Entries supplied start
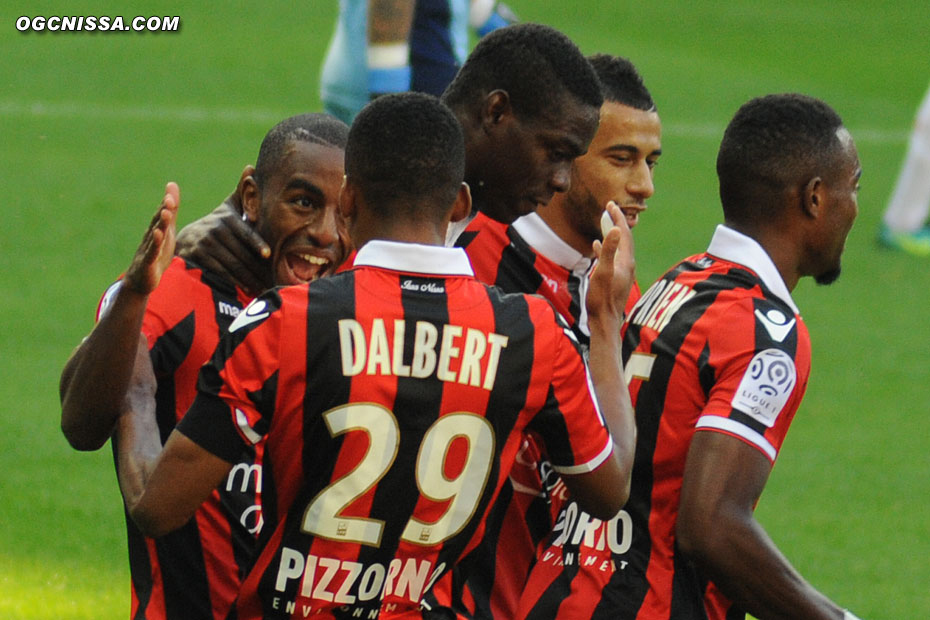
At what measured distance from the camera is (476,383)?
2.87 meters

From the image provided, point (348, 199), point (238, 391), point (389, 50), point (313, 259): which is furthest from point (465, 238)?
point (389, 50)

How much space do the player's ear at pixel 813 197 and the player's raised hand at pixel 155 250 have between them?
5.03 feet

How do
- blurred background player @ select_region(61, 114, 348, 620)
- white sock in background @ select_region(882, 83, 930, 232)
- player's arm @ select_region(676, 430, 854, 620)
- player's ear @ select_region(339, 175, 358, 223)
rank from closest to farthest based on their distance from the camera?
player's ear @ select_region(339, 175, 358, 223)
player's arm @ select_region(676, 430, 854, 620)
blurred background player @ select_region(61, 114, 348, 620)
white sock in background @ select_region(882, 83, 930, 232)

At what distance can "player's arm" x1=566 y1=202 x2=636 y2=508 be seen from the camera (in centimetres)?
308

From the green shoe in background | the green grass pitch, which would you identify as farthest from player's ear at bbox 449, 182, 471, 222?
the green shoe in background

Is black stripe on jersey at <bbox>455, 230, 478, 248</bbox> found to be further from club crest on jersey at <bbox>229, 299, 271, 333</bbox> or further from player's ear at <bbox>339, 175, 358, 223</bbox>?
club crest on jersey at <bbox>229, 299, 271, 333</bbox>

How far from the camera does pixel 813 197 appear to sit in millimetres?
3549

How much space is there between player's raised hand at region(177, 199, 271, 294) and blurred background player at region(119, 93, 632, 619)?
0.59m

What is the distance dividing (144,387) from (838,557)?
14.4 ft

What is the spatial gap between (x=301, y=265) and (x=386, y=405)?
35.2 inches

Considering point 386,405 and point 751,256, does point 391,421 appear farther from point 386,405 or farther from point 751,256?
point 751,256

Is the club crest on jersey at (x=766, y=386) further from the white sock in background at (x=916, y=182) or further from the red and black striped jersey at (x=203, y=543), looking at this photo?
the white sock in background at (x=916, y=182)

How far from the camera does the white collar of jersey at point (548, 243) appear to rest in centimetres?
405
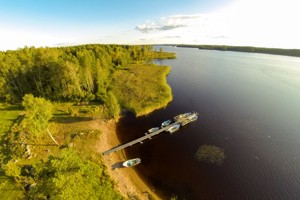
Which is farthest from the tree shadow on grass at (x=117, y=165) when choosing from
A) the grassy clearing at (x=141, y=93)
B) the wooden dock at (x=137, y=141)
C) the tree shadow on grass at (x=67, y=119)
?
the grassy clearing at (x=141, y=93)

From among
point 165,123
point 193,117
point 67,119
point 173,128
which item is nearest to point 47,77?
point 67,119

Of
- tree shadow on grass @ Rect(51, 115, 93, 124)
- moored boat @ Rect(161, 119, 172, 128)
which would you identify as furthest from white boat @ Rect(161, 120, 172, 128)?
tree shadow on grass @ Rect(51, 115, 93, 124)

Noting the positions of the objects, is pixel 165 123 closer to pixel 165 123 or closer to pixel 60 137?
pixel 165 123

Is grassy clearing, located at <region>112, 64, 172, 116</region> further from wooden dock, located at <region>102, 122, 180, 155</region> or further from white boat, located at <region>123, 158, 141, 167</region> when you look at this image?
white boat, located at <region>123, 158, 141, 167</region>

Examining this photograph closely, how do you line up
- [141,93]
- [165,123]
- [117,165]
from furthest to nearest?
1. [141,93]
2. [165,123]
3. [117,165]

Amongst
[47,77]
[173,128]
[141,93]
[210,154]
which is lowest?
[210,154]

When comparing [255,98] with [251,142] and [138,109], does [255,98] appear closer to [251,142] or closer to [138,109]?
[251,142]

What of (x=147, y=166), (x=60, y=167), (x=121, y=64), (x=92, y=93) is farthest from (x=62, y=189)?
(x=121, y=64)
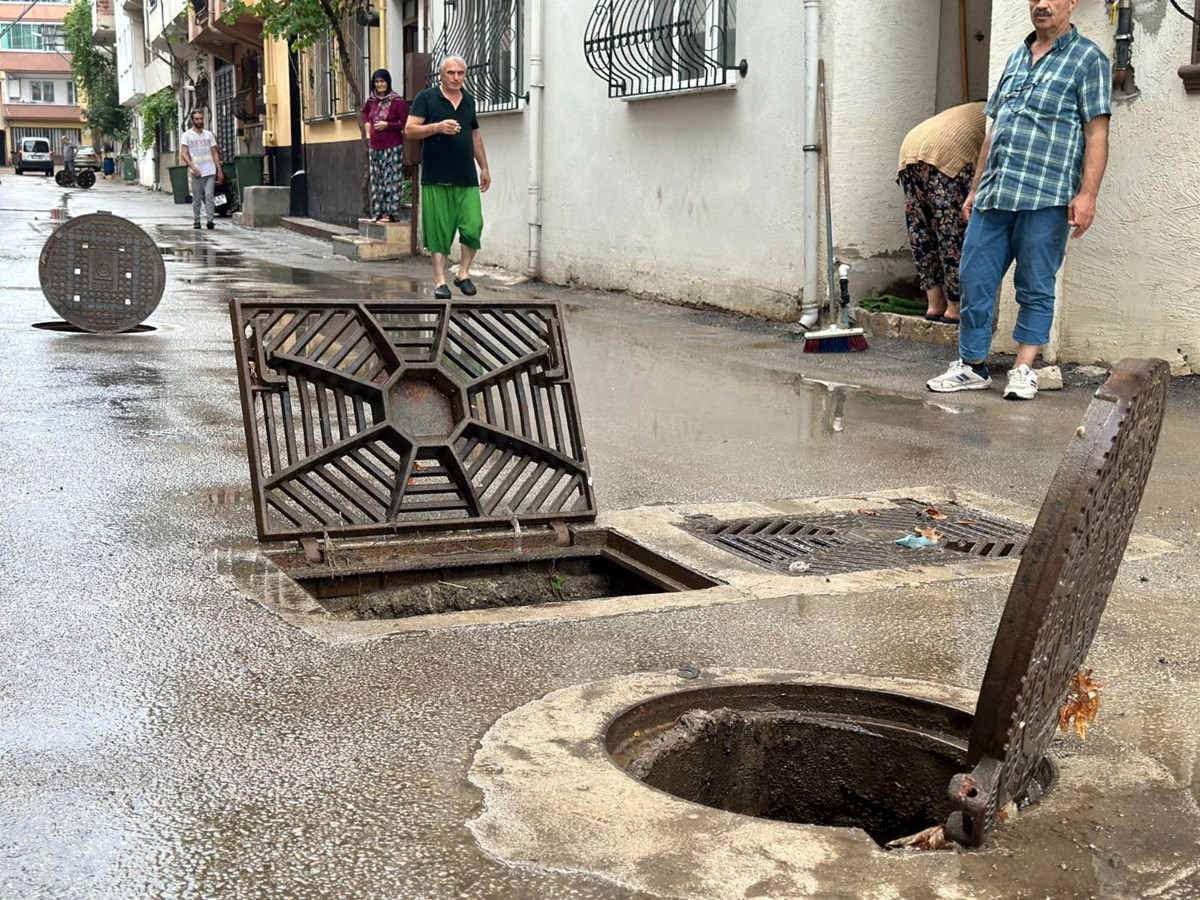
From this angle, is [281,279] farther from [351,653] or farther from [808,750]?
[808,750]

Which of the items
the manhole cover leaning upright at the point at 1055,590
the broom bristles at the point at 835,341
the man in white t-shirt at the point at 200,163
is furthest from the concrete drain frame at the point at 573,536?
the man in white t-shirt at the point at 200,163

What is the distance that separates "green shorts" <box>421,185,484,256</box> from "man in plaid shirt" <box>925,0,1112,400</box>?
4781mm

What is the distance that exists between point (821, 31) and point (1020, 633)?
8.09 metres

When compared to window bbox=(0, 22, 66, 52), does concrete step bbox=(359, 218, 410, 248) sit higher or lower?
lower

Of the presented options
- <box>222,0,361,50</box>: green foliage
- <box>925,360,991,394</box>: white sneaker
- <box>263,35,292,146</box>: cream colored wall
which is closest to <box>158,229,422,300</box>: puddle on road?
<box>222,0,361,50</box>: green foliage

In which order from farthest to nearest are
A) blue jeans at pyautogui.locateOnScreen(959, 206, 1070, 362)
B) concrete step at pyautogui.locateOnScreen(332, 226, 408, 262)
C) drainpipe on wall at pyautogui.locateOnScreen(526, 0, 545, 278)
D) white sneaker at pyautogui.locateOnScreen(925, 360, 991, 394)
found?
1. concrete step at pyautogui.locateOnScreen(332, 226, 408, 262)
2. drainpipe on wall at pyautogui.locateOnScreen(526, 0, 545, 278)
3. white sneaker at pyautogui.locateOnScreen(925, 360, 991, 394)
4. blue jeans at pyautogui.locateOnScreen(959, 206, 1070, 362)

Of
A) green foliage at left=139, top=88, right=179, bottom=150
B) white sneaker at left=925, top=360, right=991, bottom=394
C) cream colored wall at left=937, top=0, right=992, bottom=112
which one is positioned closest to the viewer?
white sneaker at left=925, top=360, right=991, bottom=394

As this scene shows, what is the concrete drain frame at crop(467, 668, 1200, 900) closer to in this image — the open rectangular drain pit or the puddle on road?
the open rectangular drain pit

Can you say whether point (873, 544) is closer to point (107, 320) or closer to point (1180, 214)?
point (1180, 214)

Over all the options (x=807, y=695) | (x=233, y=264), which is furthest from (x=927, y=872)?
(x=233, y=264)

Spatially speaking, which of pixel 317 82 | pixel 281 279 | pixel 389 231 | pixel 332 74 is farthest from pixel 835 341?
pixel 317 82

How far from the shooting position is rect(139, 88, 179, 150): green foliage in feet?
143

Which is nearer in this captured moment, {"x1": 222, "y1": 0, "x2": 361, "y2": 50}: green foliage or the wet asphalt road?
the wet asphalt road

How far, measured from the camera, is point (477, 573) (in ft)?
13.5
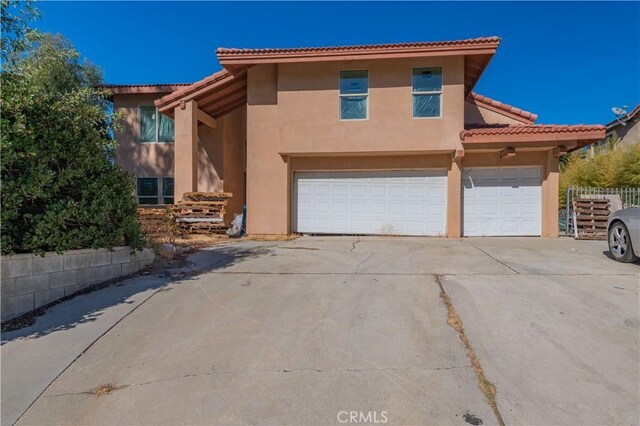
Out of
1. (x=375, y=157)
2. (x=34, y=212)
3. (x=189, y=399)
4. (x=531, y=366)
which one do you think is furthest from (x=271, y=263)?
(x=375, y=157)

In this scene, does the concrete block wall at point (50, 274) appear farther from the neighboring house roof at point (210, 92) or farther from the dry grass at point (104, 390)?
the neighboring house roof at point (210, 92)

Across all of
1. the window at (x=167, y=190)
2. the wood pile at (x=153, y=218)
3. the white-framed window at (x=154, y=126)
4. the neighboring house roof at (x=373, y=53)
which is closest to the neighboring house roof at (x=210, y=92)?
the neighboring house roof at (x=373, y=53)

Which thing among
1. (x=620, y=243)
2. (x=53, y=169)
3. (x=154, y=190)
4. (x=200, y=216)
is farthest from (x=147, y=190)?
(x=620, y=243)

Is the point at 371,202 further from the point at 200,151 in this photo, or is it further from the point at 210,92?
the point at 200,151

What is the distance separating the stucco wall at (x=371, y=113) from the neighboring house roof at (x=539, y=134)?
0.62 m

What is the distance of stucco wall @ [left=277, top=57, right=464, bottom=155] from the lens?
1089 centimetres

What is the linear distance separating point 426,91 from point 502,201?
411cm

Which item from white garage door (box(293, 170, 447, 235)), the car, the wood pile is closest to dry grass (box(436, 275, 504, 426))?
the car

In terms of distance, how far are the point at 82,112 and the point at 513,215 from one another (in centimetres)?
1126

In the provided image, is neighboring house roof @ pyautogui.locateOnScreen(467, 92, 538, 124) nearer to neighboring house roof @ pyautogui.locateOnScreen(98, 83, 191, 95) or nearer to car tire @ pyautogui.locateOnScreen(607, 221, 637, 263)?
car tire @ pyautogui.locateOnScreen(607, 221, 637, 263)

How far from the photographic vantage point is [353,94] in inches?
447

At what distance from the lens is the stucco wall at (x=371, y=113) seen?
10891 millimetres

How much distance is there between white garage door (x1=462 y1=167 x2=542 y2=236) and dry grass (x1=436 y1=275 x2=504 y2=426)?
7487mm

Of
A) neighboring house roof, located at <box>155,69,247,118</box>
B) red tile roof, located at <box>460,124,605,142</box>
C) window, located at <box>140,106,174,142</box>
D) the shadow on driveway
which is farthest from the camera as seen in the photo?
window, located at <box>140,106,174,142</box>
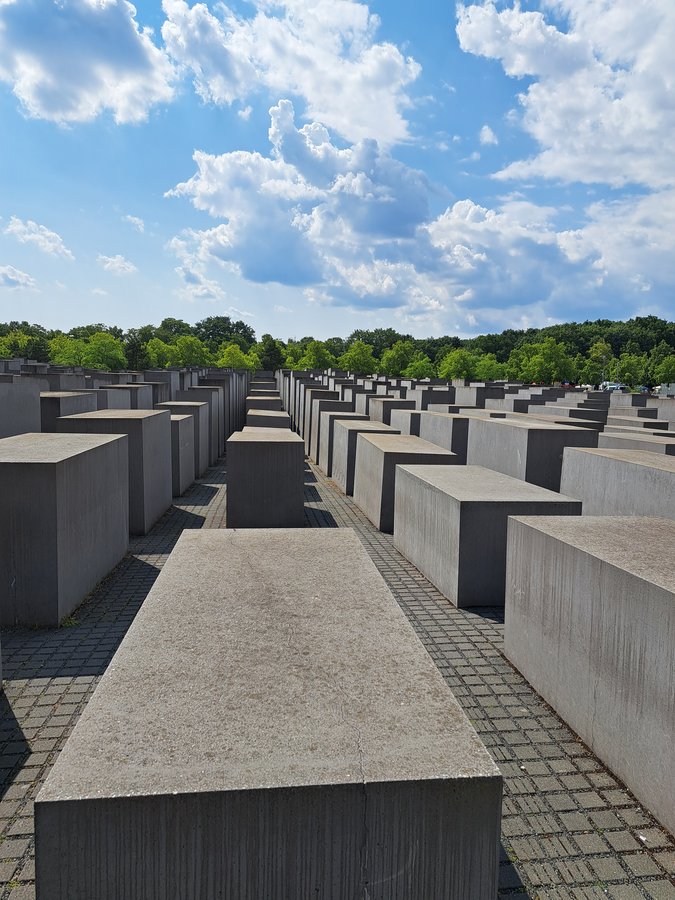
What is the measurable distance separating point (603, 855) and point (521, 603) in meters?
2.49

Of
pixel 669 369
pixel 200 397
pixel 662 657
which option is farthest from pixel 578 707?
pixel 669 369

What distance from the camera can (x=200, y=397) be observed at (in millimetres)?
21000

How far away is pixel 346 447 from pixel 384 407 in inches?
218

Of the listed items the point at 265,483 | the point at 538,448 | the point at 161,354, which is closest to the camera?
the point at 265,483

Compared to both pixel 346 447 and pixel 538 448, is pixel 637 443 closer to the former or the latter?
pixel 538 448

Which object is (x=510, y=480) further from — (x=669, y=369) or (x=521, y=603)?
(x=669, y=369)

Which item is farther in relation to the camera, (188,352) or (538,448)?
(188,352)

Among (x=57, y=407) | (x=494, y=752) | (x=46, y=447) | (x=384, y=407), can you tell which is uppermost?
(x=57, y=407)

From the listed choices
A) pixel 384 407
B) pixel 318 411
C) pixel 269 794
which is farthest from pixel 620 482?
pixel 318 411

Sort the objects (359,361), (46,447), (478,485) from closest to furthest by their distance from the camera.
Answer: (46,447) → (478,485) → (359,361)

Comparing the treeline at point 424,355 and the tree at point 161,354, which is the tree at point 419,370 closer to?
the treeline at point 424,355

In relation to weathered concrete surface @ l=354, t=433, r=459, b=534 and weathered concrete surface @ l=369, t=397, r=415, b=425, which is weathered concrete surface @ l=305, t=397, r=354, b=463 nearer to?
weathered concrete surface @ l=369, t=397, r=415, b=425

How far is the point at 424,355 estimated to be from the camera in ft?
315

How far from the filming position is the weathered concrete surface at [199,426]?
54.4 feet
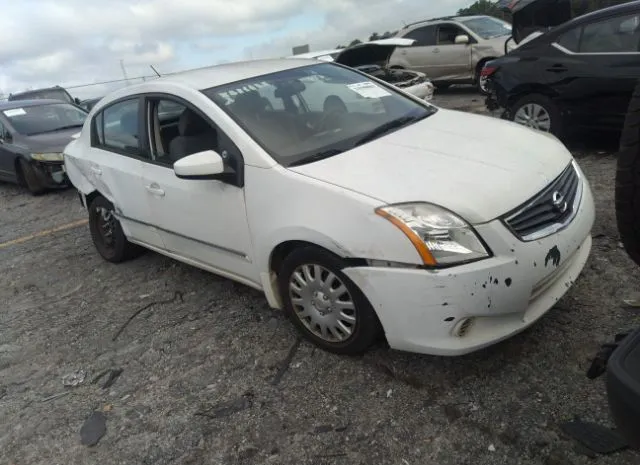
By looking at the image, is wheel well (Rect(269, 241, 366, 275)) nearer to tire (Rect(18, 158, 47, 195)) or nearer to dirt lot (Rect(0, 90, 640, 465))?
dirt lot (Rect(0, 90, 640, 465))

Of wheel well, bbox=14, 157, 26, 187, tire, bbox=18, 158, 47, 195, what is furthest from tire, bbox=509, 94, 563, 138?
wheel well, bbox=14, 157, 26, 187

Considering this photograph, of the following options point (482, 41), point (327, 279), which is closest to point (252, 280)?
point (327, 279)

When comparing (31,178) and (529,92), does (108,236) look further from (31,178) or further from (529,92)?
(529,92)

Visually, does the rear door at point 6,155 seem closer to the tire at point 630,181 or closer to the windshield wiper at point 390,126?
the windshield wiper at point 390,126

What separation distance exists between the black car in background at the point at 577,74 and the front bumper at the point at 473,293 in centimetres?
341

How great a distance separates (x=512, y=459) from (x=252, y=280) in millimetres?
1748

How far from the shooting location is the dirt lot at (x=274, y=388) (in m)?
2.35

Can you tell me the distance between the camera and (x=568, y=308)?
306 centimetres

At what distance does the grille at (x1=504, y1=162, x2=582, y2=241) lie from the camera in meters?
2.42

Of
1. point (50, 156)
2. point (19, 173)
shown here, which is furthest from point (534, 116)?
point (19, 173)

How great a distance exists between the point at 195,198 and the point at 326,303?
1.14 meters

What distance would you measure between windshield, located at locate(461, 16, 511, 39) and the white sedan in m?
8.16

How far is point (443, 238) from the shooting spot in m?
2.36

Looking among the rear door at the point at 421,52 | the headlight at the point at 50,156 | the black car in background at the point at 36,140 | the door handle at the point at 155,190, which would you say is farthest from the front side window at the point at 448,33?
the door handle at the point at 155,190
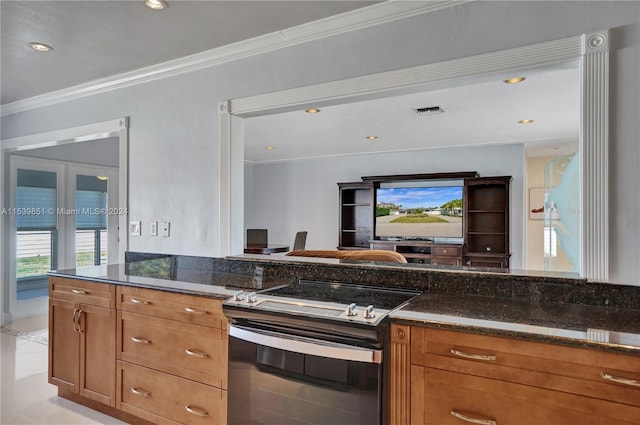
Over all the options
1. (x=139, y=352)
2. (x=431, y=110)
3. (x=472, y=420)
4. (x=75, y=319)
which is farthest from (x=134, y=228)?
(x=431, y=110)

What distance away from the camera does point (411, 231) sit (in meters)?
6.27

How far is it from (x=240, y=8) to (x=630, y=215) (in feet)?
6.90

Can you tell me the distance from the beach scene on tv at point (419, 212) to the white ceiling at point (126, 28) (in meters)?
4.36

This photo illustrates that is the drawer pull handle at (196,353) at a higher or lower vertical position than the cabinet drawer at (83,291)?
lower

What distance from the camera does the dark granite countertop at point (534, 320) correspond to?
1.28 meters

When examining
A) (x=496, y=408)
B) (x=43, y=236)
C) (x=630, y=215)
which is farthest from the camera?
(x=43, y=236)

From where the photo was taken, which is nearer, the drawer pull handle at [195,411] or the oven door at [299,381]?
the oven door at [299,381]

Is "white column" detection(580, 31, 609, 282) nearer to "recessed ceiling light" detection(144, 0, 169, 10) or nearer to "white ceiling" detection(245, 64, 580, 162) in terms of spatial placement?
"white ceiling" detection(245, 64, 580, 162)

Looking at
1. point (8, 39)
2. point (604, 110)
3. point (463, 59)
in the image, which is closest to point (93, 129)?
point (8, 39)

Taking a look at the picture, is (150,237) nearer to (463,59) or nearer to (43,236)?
(463,59)

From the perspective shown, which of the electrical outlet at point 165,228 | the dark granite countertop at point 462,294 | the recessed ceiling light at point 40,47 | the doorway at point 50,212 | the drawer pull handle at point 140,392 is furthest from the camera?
the doorway at point 50,212

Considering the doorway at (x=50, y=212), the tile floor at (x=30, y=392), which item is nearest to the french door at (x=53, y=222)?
the doorway at (x=50, y=212)

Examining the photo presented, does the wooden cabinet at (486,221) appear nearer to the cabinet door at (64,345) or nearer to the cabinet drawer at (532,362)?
the cabinet drawer at (532,362)

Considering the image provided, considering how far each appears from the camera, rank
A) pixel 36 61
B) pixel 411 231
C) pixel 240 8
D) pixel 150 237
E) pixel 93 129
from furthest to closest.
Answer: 1. pixel 411 231
2. pixel 93 129
3. pixel 150 237
4. pixel 36 61
5. pixel 240 8
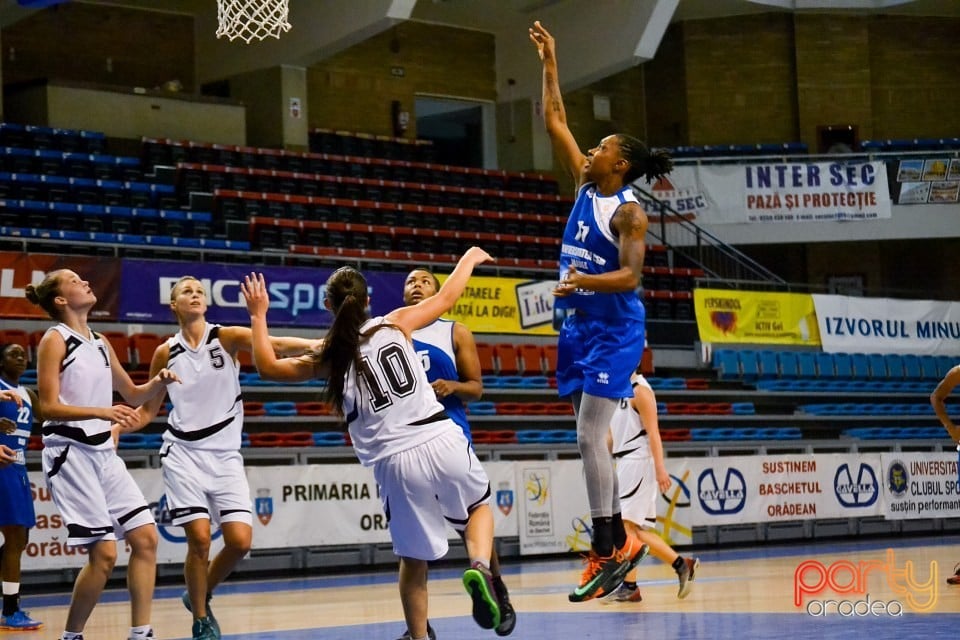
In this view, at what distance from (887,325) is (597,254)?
19.5m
Entries supplied end
* _Task_: Beginning with the line that contains "Taking a look" and ending with the last line of the data above, output those lines exactly and nothing more, without any pictures.

* _Exercise output_:
Taking a look at the picture, is (150,237) nearer to (463,59) or nearer to (43,236)?
(463,59)

From the perspective shown, which of the electrical outlet at point 165,228 | the dark granite countertop at point 462,294 | the recessed ceiling light at point 40,47 | the doorway at point 50,212 | the drawer pull handle at point 140,392 is furthest from the camera?
the doorway at point 50,212

Considering the doorway at (x=50, y=212), the tile floor at (x=30, y=392), which item is nearest to the french door at (x=53, y=222)?
the doorway at (x=50, y=212)

Examining the photo presented, does the wooden cabinet at (486,221) appear nearer to the cabinet door at (64,345) or nearer to the cabinet drawer at (532,362)?
the cabinet drawer at (532,362)

Considering the image provided, considering how far each appears from the camera, rank
A) pixel 36 61
B) pixel 411 231
C) pixel 240 8
D) pixel 150 237
E) pixel 93 129
from furthest to closest.
Answer: 1. pixel 411 231
2. pixel 93 129
3. pixel 150 237
4. pixel 36 61
5. pixel 240 8
In this view, at what distance from (887,325) is (597,254)?
19.5m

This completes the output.